What my father gave me

With time, good memories return, says this writer about losing her father as a teen

June 18, 2021 03:11 pm | Updated 03:13 pm IST

Summer scene with all terrain vehicle.

Summer scene with all terrain vehicle.

There was nothing extraordinary about the day my father died. We woke up, went to college and left our parents to their work. It was February, and the air had that crispness that made you want to stand still and just breathe. I recall coming home from college, and finding an empty house; my friend pulling up in an auto-rickshaw, saying “Hurry up, your dad’s in hospital”. In the days before mobile phones there was no other way to get the news to me.

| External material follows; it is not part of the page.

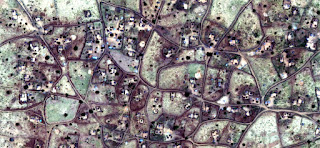 abstract photography deserts of Africa from the air,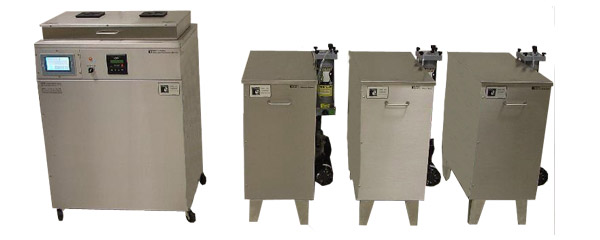 Automated Ultrasonic Cleaning System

By 4 pm that day, my dad had died. He was only 45. I watched from outside the ICU’s glass doors as nurses desperately tried to save him. He was in a coma, a result of him being admitted for ‘routine’ tests. The doctors said it was a heart attack; we suspected medical negligence. My mother and siblings huddled with me. My friend was still with us, along with a priest from the nearest church I had managed to get for the last rites. I vividly remember disturbing him from his siesta, apologising for my father who was dying at an inconvenient time. I remember the tears coursing down my cheeks as I pleaded with him, incoherent, trying to make him understand that there was no time to waste. All that was forgiven, as we watched my father die.

I was 18 that year, the oldest of three siblings. As a self-obsessed teen, I don’t remember having long conversations with him. Maybe my memory fails me but my mother was a more present, constant figure while daddy was the fun guy, easy going and laid back.

Despite my wayward teen years, I had a great childhood. My dad’s penchant for good food meant lots of house parties. Food was an integral part of my dad’s happiness. After Sunday mass, we’d pile into our white Ambassador and drive to a nearby Sindhi restaurant. There, we’d order dal pakwan , chole with greasy bhature or piping hot ragda pattice and bring them home for brunch.

After my dad died, did we continue the Sunday brunch tradition? I can’t recollect. My grief in those early years was all-encompassing with no room for anything else. Everything brought back his memories; everything made me cry. I remember running to the window when we heard a jeep rumble outside, the words “Daddy’s home!” almost tumbling out of my mouth before reality slammed in. Grief shows up in unexpected ways. I mourned my dad by wearing his cologne, the dark squat bottle still on the dressing table. When I was not weeping, I took to writing poetry.

Now at 47, I have outlived my dad. He never had a chance to go grey or retire. He didn’t see his children grow up, do well, have families of their own. I don’t have videos of him, the sound of his voice lost forever. As coronavirus devastates families around the world and in our own neighbourhoods, I can’t help but think of how we coped when we lost a parent suddenly, without warning. That trauma makes me determined to have a plan in place in case something like that happens to us now.

Naive that I was, I could not have been prepared for the gut-punch of sorrow that hit me that February afternoon when I returned from the hospital and stopped by neighbours’ homes to tell them that daddy had died. The bruise from that blow stayed with me for weeks, months, years. It’s almost healed now — my throat rarely clogs up on his anniversary and we’re able to remember him without tears. But grief is a shape-shifter. You never know when it will wallop you and leave you gasping.

With time, though, the pain eases and the good memories return. The music of my childhood — Jim Reeves, Engelbert Humperdinck, Jagjit and Chitra Singh — finds a place in my own home now. They were the soundtrack to my parents’ lives. And on trips to see my family in Mumbai, my brother and I make road-trips at dawn to the Sindhi restaurant, now all spiffy, where we order breakfast and raise a glass of lassi to the man who taught us how to live large.